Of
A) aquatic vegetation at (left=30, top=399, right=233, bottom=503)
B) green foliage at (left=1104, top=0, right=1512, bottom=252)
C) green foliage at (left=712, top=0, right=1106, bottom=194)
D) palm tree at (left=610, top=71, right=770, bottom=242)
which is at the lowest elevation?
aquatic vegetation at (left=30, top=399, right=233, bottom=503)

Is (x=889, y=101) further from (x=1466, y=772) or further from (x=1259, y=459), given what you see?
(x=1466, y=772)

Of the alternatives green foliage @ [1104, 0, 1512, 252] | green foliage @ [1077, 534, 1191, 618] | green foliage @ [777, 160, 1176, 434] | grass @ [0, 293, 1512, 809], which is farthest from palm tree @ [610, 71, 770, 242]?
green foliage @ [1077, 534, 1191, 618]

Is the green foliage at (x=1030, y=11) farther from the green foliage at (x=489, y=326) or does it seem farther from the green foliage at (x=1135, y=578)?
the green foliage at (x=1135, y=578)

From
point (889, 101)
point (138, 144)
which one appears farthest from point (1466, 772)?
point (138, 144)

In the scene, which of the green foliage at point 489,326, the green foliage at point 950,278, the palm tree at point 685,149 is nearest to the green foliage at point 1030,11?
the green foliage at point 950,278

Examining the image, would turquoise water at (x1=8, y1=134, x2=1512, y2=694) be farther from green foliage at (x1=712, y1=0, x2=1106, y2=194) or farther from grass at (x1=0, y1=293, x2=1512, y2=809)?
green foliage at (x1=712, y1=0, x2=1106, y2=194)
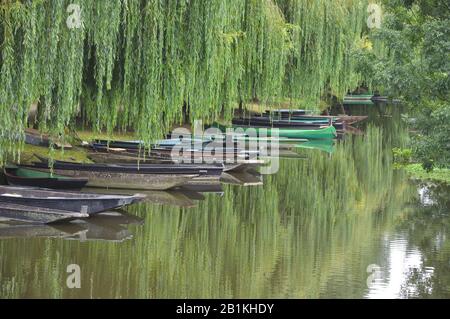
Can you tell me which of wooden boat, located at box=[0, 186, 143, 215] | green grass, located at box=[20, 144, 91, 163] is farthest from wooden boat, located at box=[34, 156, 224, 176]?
wooden boat, located at box=[0, 186, 143, 215]

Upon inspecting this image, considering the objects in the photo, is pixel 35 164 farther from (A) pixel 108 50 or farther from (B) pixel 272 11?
(B) pixel 272 11

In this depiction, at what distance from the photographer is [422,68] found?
16.4 m

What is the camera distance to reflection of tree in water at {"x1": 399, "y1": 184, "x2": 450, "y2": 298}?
13.2m

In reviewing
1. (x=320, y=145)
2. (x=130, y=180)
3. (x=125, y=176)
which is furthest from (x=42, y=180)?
(x=320, y=145)

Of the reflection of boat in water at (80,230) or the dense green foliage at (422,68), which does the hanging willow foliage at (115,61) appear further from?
the dense green foliage at (422,68)

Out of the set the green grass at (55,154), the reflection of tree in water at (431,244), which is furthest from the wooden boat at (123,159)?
the reflection of tree in water at (431,244)

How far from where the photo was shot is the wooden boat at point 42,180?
18922mm

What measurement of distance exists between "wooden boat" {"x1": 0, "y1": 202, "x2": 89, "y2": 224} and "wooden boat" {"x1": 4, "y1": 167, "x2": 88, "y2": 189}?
2.62 meters

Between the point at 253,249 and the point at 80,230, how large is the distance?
3246mm

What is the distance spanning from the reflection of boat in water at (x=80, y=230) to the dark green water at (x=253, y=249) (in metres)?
0.02

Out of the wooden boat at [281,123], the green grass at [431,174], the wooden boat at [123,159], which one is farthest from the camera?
the wooden boat at [281,123]

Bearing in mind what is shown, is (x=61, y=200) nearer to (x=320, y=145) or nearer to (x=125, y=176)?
(x=125, y=176)

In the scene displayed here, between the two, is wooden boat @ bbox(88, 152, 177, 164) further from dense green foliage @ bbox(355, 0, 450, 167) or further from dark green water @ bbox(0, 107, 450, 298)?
dense green foliage @ bbox(355, 0, 450, 167)

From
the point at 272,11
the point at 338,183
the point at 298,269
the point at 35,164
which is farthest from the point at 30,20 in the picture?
the point at 338,183
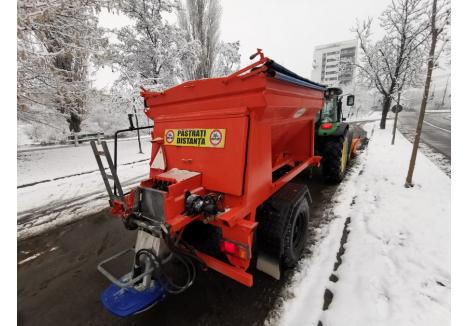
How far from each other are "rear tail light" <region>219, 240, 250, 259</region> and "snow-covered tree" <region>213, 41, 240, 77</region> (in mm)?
15282

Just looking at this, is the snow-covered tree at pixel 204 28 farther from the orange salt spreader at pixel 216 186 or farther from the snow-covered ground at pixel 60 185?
the orange salt spreader at pixel 216 186

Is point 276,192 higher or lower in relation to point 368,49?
lower

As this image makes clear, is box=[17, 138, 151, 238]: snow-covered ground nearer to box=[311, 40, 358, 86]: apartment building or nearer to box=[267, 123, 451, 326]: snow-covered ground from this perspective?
box=[267, 123, 451, 326]: snow-covered ground

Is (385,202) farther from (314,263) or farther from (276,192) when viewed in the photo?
(276,192)

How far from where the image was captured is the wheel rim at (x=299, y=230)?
2.64 meters

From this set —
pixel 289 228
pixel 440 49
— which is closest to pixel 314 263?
pixel 289 228

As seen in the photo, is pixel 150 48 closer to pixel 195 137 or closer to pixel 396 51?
pixel 195 137

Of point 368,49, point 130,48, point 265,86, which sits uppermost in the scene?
point 368,49

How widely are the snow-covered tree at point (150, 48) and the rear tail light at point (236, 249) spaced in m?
9.75

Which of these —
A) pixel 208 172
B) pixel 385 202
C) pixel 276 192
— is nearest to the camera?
pixel 208 172

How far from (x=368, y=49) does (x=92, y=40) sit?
17499mm

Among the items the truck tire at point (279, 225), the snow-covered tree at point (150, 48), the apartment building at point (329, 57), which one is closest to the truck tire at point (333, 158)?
the truck tire at point (279, 225)

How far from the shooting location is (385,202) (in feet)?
12.9

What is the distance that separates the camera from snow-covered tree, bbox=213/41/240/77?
580 inches
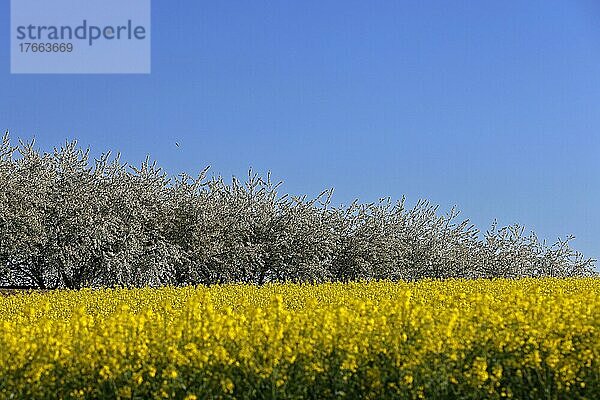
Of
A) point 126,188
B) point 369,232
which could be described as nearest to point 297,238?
point 369,232

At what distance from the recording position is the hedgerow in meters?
17.8

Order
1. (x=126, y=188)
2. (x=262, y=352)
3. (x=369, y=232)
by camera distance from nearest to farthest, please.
A: (x=262, y=352), (x=126, y=188), (x=369, y=232)

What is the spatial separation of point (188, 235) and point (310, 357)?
47.6ft

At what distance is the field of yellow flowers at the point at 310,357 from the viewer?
16.2 feet

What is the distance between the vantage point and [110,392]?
5.02 m

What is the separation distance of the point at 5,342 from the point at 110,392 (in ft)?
3.20

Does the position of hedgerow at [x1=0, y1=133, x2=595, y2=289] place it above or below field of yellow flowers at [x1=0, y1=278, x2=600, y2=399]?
above

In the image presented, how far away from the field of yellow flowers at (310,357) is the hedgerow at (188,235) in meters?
11.5

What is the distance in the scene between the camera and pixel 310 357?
5023mm

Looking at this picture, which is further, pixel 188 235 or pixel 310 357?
pixel 188 235

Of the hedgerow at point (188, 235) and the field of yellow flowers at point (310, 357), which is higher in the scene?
the hedgerow at point (188, 235)

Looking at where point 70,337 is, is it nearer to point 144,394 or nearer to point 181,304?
point 144,394

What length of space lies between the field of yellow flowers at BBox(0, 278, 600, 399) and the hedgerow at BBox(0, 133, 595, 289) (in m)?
11.5

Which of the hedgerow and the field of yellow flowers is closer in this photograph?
the field of yellow flowers
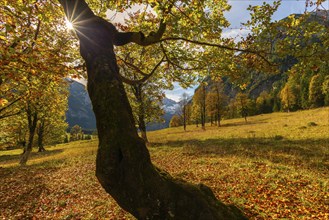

--------------------------------

Written exercise: Pull out every line in the items above that contains the string "tail", matching case exactly.

Exercise response:
How far from each other are "rear tail light" <region>219, 240, 250, 259</region> and "snow-covered tree" <region>213, 41, 240, 77</region> (in mm)?
How widely are the snow-covered tree at point (150, 48) and the rear tail light at point (236, 249) spaced in m?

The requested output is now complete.